To evaluate whether genotyping for 18 prostate cancer founder variants is helpful in identifying high-risk individuals and for determining optimal screening regimens.


A serum PSA level was measured and a digital rectal examination (DRE) was performed on 2907 unaffected men aged 40-90. Three hundred and twenty-three men with an elevated PSA (≥4 ng ml⁻¹) or an abnormal DRE underwent a prostate biopsy.
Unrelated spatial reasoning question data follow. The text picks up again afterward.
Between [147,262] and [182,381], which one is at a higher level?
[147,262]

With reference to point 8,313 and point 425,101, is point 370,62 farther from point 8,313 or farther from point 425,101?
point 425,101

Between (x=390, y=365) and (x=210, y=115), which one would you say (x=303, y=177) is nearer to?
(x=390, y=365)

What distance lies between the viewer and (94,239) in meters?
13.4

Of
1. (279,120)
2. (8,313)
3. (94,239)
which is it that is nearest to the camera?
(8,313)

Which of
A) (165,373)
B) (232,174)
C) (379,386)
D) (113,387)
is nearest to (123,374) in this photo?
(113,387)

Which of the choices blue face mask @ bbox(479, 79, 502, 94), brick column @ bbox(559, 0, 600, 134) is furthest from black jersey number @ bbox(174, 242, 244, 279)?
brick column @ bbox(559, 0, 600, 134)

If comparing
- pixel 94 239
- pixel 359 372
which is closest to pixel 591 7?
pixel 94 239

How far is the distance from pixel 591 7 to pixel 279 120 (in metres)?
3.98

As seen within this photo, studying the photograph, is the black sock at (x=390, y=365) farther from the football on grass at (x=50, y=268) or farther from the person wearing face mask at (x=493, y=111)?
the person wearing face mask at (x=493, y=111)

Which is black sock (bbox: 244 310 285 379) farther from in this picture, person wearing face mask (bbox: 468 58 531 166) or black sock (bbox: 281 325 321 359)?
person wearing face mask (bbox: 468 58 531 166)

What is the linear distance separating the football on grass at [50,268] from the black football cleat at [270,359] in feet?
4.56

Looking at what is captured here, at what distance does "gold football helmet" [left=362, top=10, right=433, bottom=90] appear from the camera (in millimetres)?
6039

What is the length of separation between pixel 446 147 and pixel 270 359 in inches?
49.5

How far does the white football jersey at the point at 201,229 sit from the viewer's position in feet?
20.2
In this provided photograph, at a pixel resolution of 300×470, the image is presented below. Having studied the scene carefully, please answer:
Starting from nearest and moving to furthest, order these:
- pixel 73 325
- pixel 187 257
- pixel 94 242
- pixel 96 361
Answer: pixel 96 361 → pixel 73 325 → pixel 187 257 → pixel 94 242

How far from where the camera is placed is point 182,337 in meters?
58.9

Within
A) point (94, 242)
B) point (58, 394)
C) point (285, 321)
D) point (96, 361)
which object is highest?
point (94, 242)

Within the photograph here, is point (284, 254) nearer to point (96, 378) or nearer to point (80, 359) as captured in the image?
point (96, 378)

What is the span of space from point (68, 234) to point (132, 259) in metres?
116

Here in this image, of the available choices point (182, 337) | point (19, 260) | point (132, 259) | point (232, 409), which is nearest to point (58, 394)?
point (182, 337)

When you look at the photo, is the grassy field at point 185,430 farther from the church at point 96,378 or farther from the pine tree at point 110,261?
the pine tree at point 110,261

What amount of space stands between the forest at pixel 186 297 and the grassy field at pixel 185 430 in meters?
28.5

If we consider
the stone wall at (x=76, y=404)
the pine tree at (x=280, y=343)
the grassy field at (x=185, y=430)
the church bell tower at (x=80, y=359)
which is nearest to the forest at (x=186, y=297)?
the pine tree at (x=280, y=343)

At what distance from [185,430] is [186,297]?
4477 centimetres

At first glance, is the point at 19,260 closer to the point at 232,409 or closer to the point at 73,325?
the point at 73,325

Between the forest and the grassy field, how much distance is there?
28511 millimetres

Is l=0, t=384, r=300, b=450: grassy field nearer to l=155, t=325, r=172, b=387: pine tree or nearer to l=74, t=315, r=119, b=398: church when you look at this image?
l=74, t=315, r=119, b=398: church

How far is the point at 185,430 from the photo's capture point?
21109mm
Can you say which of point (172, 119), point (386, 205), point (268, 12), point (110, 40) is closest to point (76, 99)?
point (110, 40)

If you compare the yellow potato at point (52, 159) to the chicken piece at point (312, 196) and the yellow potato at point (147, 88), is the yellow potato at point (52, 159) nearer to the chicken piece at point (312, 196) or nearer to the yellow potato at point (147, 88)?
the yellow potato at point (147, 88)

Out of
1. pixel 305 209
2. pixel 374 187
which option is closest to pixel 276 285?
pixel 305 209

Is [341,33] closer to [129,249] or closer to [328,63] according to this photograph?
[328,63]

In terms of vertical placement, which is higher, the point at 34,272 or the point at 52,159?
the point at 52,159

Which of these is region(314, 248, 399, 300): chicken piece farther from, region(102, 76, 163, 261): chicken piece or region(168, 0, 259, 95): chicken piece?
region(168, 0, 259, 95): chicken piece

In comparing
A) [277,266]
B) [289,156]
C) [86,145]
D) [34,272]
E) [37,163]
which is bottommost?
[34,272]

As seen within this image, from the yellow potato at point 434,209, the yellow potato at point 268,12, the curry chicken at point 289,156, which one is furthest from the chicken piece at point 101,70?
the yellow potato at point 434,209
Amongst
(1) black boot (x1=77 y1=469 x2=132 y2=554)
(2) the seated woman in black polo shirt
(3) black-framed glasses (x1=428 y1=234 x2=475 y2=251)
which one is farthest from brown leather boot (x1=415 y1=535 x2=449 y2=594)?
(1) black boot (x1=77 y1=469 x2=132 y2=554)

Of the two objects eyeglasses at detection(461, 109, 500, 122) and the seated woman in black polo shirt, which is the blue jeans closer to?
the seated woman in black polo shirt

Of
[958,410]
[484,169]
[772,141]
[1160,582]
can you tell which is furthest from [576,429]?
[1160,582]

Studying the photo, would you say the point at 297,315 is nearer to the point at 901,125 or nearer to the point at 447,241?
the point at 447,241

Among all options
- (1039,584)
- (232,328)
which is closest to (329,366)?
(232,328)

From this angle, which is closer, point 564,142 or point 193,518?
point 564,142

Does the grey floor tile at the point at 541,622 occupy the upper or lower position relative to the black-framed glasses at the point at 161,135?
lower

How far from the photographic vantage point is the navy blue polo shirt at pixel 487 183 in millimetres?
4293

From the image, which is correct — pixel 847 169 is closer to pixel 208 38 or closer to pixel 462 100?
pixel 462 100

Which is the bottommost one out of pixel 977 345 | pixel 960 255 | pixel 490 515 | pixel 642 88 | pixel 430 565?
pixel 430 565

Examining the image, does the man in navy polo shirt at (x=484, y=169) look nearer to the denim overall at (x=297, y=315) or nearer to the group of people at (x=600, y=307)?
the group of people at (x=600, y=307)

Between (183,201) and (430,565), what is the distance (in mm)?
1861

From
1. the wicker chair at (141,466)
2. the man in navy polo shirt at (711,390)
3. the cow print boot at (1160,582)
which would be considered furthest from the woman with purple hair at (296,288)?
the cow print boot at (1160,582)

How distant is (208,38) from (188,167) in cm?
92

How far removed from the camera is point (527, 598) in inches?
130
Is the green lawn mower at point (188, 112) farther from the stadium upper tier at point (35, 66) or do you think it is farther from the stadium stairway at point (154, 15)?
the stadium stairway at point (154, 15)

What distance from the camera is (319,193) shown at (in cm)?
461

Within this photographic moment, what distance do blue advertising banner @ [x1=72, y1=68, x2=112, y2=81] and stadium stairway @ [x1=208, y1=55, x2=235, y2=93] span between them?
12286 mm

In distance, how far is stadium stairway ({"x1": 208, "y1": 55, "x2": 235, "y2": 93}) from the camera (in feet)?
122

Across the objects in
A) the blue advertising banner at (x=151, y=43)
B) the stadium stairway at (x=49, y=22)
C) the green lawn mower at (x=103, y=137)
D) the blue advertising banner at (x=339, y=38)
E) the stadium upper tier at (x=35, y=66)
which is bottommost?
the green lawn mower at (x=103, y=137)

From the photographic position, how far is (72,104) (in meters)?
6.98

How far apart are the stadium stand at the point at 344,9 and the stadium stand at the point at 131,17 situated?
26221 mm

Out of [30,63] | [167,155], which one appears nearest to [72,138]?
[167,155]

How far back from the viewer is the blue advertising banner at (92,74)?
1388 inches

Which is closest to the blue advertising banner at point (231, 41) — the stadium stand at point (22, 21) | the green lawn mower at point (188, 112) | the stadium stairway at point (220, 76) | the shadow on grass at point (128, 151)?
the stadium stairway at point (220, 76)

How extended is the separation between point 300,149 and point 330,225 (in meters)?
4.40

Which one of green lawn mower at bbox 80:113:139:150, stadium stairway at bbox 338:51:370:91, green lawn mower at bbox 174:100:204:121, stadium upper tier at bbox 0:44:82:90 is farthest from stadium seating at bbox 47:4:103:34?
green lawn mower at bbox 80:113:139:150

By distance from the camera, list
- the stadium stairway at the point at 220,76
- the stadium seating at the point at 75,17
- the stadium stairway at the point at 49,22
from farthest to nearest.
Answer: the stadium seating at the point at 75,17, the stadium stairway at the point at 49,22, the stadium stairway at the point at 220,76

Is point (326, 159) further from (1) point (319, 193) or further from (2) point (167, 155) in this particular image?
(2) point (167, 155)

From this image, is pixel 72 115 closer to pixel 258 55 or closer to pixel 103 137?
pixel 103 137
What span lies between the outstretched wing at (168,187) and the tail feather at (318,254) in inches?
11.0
All men were genotyped for three founder alleles in BRCA1 (5382insC, 4153delA and C61G), for four alleles in CHEK2 (1100delC, IVS2+1G>A, del5395 and I157T), for one allele in NBS1 (657del5), for one allele in HOXB13 (G84E), and for nine low-risk single-nucleotide polymorphisms (SNPs).


On the basis of an elevated PSA or an abnormal DRE, prostate cancer was diagnosed in 135 of 2907 men (4.6%). In men with a CHEK2 missense mutation I157T, the cancer detection rate among men with an elevated PSA or an abnormal DRE was much higher (10.2%, P=0.0008). The cancer detection rate rose with the number of SNP risk genotypes observed from 1.2% for men with no variant to 8.6% for men who carried six or more variants (P=0.04). No single variant was helpful on its own in predicting the presence of prostate cancer, however, the combination of all rare mutations and SNPs improved predictive power (area under the curve=0.59; P=0.03).


These results suggest that testing for germline CHEK2 mutations improves the ability to predict the presence of prostate cancer in screened men, however, the clinical utility of incorporating DNA variants in the screening process is marginal.